* [Given text]:
++++++
Aleksei Sugak

Personal information
- Full name: Aleksei Sergeyevich Sugak
- Date of birth: 27 February 1990 (age 35)
- Place of birth: Azov, Rostov Oblast, Russian SFSR
- Height: 1.86 m (6 ft 1 in)
- Position(s): Forward

Youth career
- 2007–2009: Rostov

Senior career*
- Years: Team / Apps / (Gls)
- 2009–2011: Rostov / 2 / (0)
- 2011: → Neman Grodno (loan) / 10 / (0)
- 2012: SKA Rostov-on-Don / 7 / (0)
- 2012–2013: Taganrog / 15 / (9)
- 2013: Olimpia Volgograd / 5 / (1)
- 2014: Taganrog / 21 / (9)
++++++
* [Source material]:
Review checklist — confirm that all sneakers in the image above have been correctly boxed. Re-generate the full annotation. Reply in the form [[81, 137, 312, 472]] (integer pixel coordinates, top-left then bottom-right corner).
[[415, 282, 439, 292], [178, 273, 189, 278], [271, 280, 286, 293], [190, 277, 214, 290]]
++++++
* [Exercises to complete]:
**a)** In the Aleksei Sugak profile, which club did he join on loan in 2011?
**b)** Continue the Aleksei Sugak profile from its last line.

* [Results of the tasks]:
**a)** Neman Grodno.

**b)**
- 2015: Khimki / 6 / (1)
- 2015–2016: MITOS Novocherkassk / 20 / (2)

= Aleksei Sugak =

Russian footballer

Aleksei Sergeyevich Sugak (Алексей Серге́евич Сугак; born 27 February 1990) is a Russian former professional football player.

==Club career==
He made his Russian Premier League debut on 13 March 2010 for FC Rostov in a game against FC Tom Tomsk.